En 2007 España ingresaba un 2'2% del PIB más de lo que gastaba.
En 2007 la deuda pública era del 36'2% del PIB (Europa permitía que fuese hasta del 60%).
El gasto público en España siempre ha estado entre los más bajos de la UE-15.
El déficit pudo subir estos años, pero no por el gasto, sino posiblemente por la reducción de ingresos debido a la recesión y el paro.
Es más. Tener la mayor tasa de crecimiento de paro (sólo superada por la que tuvo USA e Irlanda) llevó a que el déficit público en 2009 fuese del -11'2%. Principalmente porque una gran parte de los ingresos del Estado, incluyendo el IRPF, provienen de los asalariados, no del capital de los ricos y su SICAV.
Así, con el aumento del paro llegó una deuda pública de casi el 69% del PIB.
Las previsiones del FMI hablan de una deuda pública del 80% para 2017. Y en ese año se podría tener que dedicar un 4% al pago de los intereses de esa deuda (en 2011, era el 2%).
El verdadero problema sigue siendo la renuncia al crecimiento público (por obedecer a Alemania) y un paro que no deja de crecer (con lo que sigue reduciéndose el consumo).
No hay que reducir gastos como única medida. Hay que aumentar los ingresos del Estado, pero no subiendo los impuestos a los trabajadores o recortando salvajemente servicios.
¿Qué tal si nos atreviéramos a probar otras maneras?
Mejora en la persecución del fraude fiscal (unos 90000M€), en vez de amnistías fiscales a ladrones y delincuentes.

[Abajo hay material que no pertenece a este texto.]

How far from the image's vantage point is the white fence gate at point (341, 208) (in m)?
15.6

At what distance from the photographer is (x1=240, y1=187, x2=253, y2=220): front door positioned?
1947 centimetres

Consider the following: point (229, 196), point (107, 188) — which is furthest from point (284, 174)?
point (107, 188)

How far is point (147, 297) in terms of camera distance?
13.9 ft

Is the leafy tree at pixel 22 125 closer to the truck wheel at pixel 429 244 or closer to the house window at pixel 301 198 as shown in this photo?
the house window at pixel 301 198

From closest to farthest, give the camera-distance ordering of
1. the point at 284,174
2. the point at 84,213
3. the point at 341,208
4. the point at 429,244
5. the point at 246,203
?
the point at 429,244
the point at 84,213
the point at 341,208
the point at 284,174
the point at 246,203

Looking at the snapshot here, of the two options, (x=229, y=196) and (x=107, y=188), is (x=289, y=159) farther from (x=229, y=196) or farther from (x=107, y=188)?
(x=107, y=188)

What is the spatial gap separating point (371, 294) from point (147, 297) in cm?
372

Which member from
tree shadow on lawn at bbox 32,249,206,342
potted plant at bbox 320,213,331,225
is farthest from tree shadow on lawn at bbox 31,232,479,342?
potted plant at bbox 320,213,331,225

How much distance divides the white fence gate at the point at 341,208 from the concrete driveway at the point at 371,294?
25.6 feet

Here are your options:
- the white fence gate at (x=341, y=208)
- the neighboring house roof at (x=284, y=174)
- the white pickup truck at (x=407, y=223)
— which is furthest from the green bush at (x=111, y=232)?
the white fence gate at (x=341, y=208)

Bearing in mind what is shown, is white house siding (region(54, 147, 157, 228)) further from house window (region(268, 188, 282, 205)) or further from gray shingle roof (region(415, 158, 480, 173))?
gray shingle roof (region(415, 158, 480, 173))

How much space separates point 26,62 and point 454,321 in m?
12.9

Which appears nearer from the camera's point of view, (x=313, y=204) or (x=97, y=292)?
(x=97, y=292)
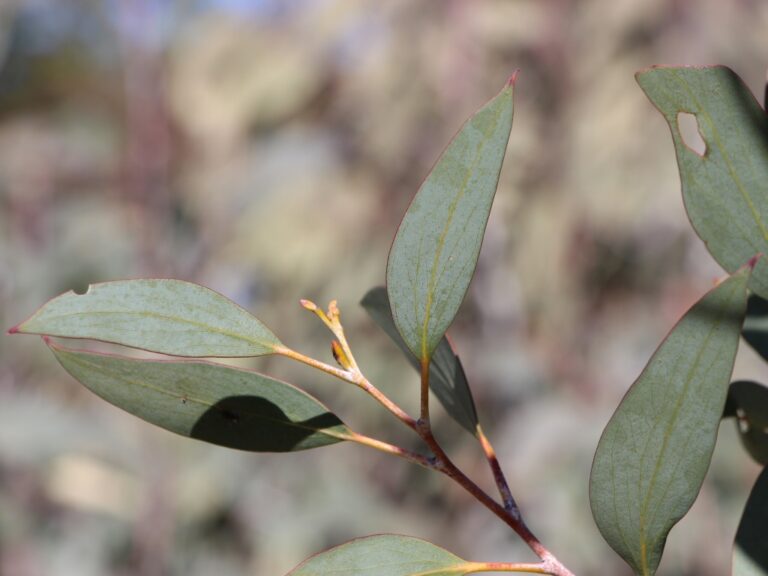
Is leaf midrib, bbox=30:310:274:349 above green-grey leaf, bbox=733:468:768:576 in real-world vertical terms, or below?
above

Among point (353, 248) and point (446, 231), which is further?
point (353, 248)

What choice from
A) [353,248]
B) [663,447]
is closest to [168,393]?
[663,447]

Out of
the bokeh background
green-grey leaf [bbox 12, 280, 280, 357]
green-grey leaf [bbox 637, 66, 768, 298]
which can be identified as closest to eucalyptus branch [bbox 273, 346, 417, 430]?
green-grey leaf [bbox 12, 280, 280, 357]

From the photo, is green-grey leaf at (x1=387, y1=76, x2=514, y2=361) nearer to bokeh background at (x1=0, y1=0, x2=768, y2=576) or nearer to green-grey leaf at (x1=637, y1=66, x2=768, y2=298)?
green-grey leaf at (x1=637, y1=66, x2=768, y2=298)

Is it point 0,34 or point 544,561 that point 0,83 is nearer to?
point 0,34

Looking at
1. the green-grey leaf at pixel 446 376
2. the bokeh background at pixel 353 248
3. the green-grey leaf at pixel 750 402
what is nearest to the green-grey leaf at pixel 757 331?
the green-grey leaf at pixel 750 402

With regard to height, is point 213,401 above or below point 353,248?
below

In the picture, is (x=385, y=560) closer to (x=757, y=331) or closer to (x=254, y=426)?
(x=254, y=426)

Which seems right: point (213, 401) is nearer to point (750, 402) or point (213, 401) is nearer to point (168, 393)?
point (168, 393)
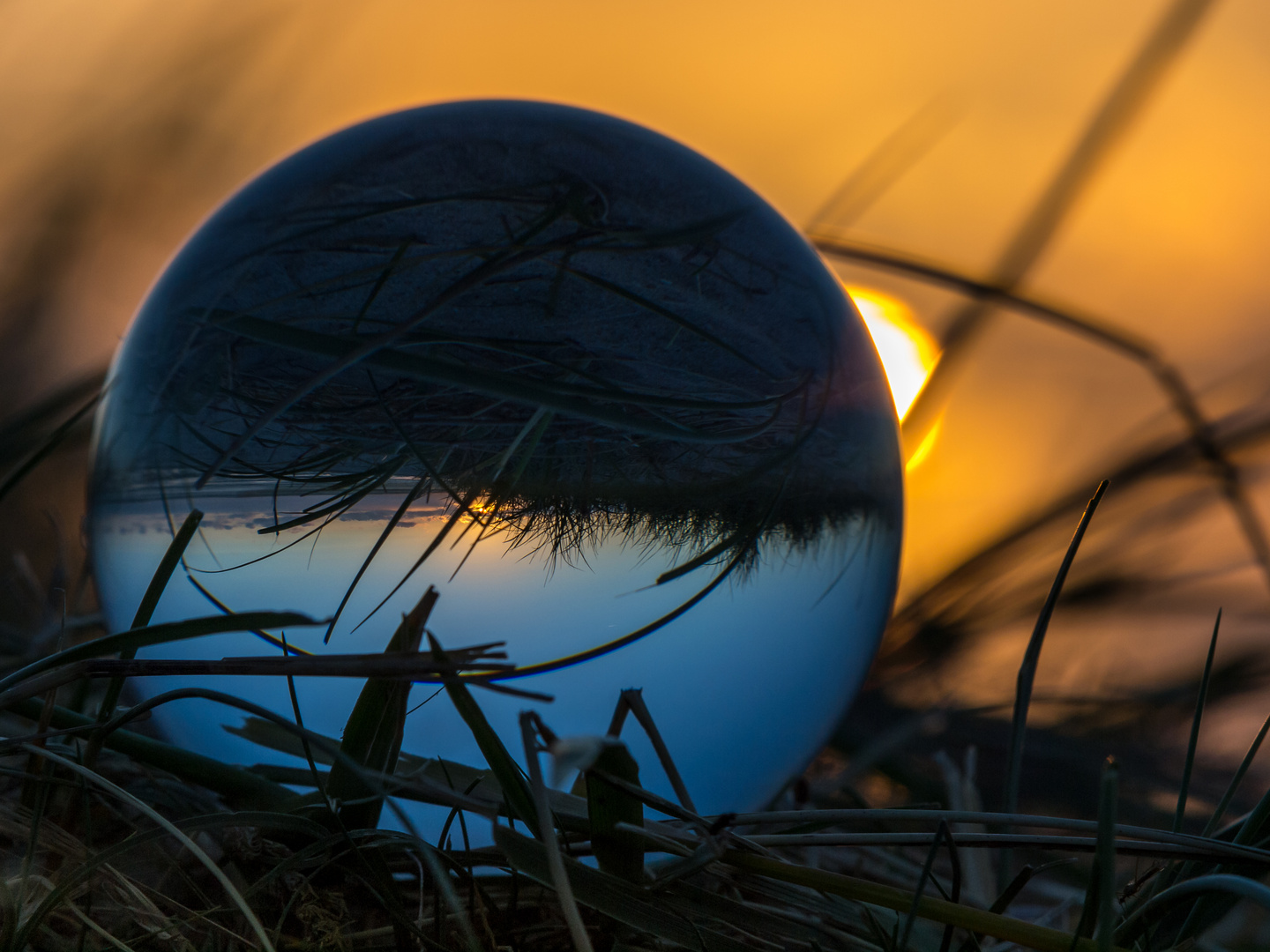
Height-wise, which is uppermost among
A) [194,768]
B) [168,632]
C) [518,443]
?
[518,443]

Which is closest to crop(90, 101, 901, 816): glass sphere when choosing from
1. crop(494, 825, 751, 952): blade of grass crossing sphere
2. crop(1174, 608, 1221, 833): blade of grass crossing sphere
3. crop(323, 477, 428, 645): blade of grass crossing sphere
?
crop(323, 477, 428, 645): blade of grass crossing sphere

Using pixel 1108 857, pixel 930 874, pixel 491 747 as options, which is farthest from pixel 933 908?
pixel 491 747

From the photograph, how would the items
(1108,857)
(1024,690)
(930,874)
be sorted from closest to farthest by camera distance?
(1108,857)
(930,874)
(1024,690)

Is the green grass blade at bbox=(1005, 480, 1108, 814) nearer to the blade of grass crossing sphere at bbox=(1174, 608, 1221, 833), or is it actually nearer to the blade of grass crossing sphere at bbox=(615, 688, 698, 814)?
the blade of grass crossing sphere at bbox=(1174, 608, 1221, 833)

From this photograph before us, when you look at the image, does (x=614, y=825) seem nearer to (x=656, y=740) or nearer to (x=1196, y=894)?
(x=656, y=740)

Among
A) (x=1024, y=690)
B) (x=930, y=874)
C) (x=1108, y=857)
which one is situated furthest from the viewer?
(x=1024, y=690)

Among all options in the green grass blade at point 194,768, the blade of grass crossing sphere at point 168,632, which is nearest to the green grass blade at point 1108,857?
the blade of grass crossing sphere at point 168,632

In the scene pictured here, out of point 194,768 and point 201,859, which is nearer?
point 201,859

Eliminar las deducciones de impuestos a las grandes fortunas y a las grandes empresas (quienes, según el FMI, son los responsables de la mitad del déficit estructural). Manteniendo el impuesto sobre el patrimonio se podrían recaudar 2100M€; y sin la bajada del impuesto de sucesiones, otros 2552M€.
Y sin las bajadas de impuestos a quienes ingresan más de 15000€/año, se recaudarían otros 2500M€. Y sin las reducciones de impuestos a las empresas que ganan más de 150M€ (que son sólo el 0'2% del total de empresas españolas), otros 5300M€.
Si no me equivoco en la suma, me salen 12452M€/año en ingresos extra para el Estado.
A los que se podrían añadir 3000M€ si se aplicase una tasa a los beneficios bancarios (que ya aconseja hasta el FMI); otros 1000M€ haciendo que las multas de tráfico sean en función de la renta de los infractores (como hacen en Finlandia).
Lo que ocurre es que no hay ni conocimientos ni voluntad para buscar otras vías de ingreso. Siempre lo mismo: recortes, abaratamiento de despidos, disminución del gasto público, bajadas de sueldo y subida de impuestos.